= Exercise brief =
Please copy each of the items below word for word, keeping every number and punctuation mark unchanged.

◇ ◇ ◇ ◇ ◇ ◇ ◇

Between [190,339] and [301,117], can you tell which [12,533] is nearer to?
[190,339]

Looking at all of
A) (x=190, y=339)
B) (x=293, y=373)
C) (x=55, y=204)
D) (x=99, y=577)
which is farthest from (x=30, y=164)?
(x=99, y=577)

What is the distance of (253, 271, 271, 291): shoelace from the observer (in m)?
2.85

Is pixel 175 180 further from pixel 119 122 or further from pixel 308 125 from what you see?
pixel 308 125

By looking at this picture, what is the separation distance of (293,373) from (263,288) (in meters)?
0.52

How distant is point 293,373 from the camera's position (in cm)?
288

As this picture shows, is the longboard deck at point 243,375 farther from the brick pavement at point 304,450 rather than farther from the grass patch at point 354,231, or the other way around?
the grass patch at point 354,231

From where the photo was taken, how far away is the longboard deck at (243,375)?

◇ ◇ ◇ ◇ ◇ ◇ ◇

= Written answer =
Between [190,339] and [301,117], can you tell which [12,533] is nearer to?
[190,339]

Looking at all of
A) (x=190, y=339)
B) (x=293, y=373)
C) (x=55, y=204)
D) (x=99, y=577)
which is farthest from (x=30, y=164)?
(x=99, y=577)

What is the distance of (253, 271, 271, 291): shoelace from the observer (in m)?
2.85

Is pixel 175 180 further from pixel 119 122 or further from pixel 308 125 from what you see?
pixel 308 125

By looking at this picture, what is the separation distance of (293,373) from (263,288) (in meters)?
0.52

How distant is point 293,373 from the camera's position (in cm)?
288

As this picture shows, is the longboard deck at point 243,375 farther from the brick pavement at point 304,450 rather than farther from the grass patch at point 354,231, or the other way around?
the grass patch at point 354,231

From where the photo was taken, how far away is the longboard deck at (243,375)?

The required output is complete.